— START DATASET EXTRACT —

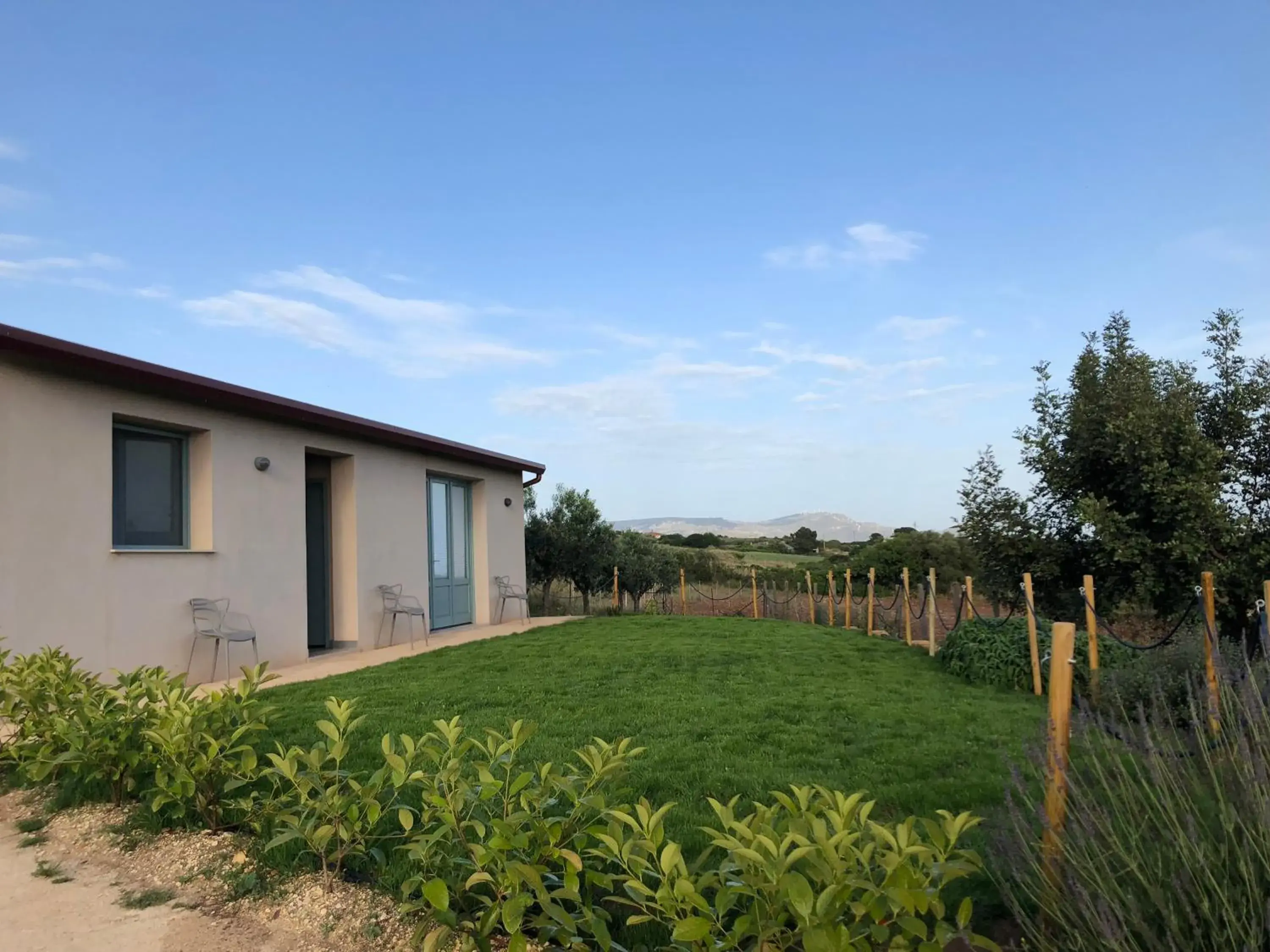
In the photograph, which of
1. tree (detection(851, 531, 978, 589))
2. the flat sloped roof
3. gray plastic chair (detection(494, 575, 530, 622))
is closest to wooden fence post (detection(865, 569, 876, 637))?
gray plastic chair (detection(494, 575, 530, 622))

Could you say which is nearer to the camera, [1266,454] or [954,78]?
[1266,454]

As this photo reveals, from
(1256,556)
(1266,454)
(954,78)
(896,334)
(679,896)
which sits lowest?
(679,896)

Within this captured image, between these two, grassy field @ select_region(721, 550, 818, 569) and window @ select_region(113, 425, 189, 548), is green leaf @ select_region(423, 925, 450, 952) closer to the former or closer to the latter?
window @ select_region(113, 425, 189, 548)

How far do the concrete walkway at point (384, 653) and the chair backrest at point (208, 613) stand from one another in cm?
54

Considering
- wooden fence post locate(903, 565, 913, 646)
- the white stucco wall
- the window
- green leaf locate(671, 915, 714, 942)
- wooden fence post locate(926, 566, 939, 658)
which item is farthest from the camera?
wooden fence post locate(903, 565, 913, 646)

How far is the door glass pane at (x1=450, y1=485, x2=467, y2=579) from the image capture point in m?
13.1

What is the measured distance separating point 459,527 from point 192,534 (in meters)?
5.32

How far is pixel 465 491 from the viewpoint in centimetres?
1356

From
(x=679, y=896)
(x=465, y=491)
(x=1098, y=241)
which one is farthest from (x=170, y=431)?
(x=1098, y=241)

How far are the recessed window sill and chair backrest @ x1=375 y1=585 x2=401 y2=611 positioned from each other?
287 cm

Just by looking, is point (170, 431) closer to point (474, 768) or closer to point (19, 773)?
point (19, 773)

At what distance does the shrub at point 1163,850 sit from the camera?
1.86m

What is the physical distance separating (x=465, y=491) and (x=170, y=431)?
5.77 metres

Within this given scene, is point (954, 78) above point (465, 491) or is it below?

— END DATASET EXTRACT —

• _SHORT PROBLEM_:
Return all of the entries exactly as written, but drop any pictures they hold.

• _FINAL RESULT_:
In the photograph, which of
1. tree (detection(851, 531, 978, 589))
2. the flat sloped roof
3. gray plastic chair (detection(494, 575, 530, 622))
is closest to wooden fence post (detection(865, 569, 876, 637))?
gray plastic chair (detection(494, 575, 530, 622))

Could you say which is nearer to the camera, [1266,454] or [954,78]?
[1266,454]

As this photo reveals, from
(1256,556)
(1266,454)
(954,78)
(896,334)
(679,896)
which sits lowest?
(679,896)

Within this captured image, between these two, grassy field @ select_region(721, 550, 818, 569) and window @ select_region(113, 425, 189, 548), is green leaf @ select_region(423, 925, 450, 952) closer to the former or closer to the latter?
window @ select_region(113, 425, 189, 548)

How far do the concrete walkway at point (384, 653) and the chair backrest at point (208, 613) stand from one another in cm?
54

Considering
- wooden fence post locate(903, 565, 913, 646)
- the white stucco wall
- the window
- green leaf locate(671, 915, 714, 942)
- wooden fence post locate(926, 566, 939, 658)
which item is farthest from the camera?
wooden fence post locate(903, 565, 913, 646)

How far is the door glass pane at (x1=450, y1=485, x2=467, y2=579) from the image capture point in m?
13.1

What is the measured distance separating point 459,527 from point 192,534 (in meters)?
5.32

How far is pixel 465 491 from the viewpoint in centimetres?
1356

From
(x=679, y=896)
(x=465, y=491)
(x=1098, y=241)
which one is farthest from (x=170, y=431)?
(x=1098, y=241)

How far are the recessed window sill and chair backrest @ x1=375 y1=585 x2=401 y2=611 positioned from each other?
287 cm

Just by looking, is point (170, 431) closer to point (474, 768) or closer to point (19, 773)?
point (19, 773)

At what distance does the shrub at point 1163,850 sit from the camera?
1.86m

What is the physical distance separating (x=465, y=491) and (x=170, y=431)?
5.77 metres

Within this given scene, is point (954, 78) above point (465, 491) or is it below?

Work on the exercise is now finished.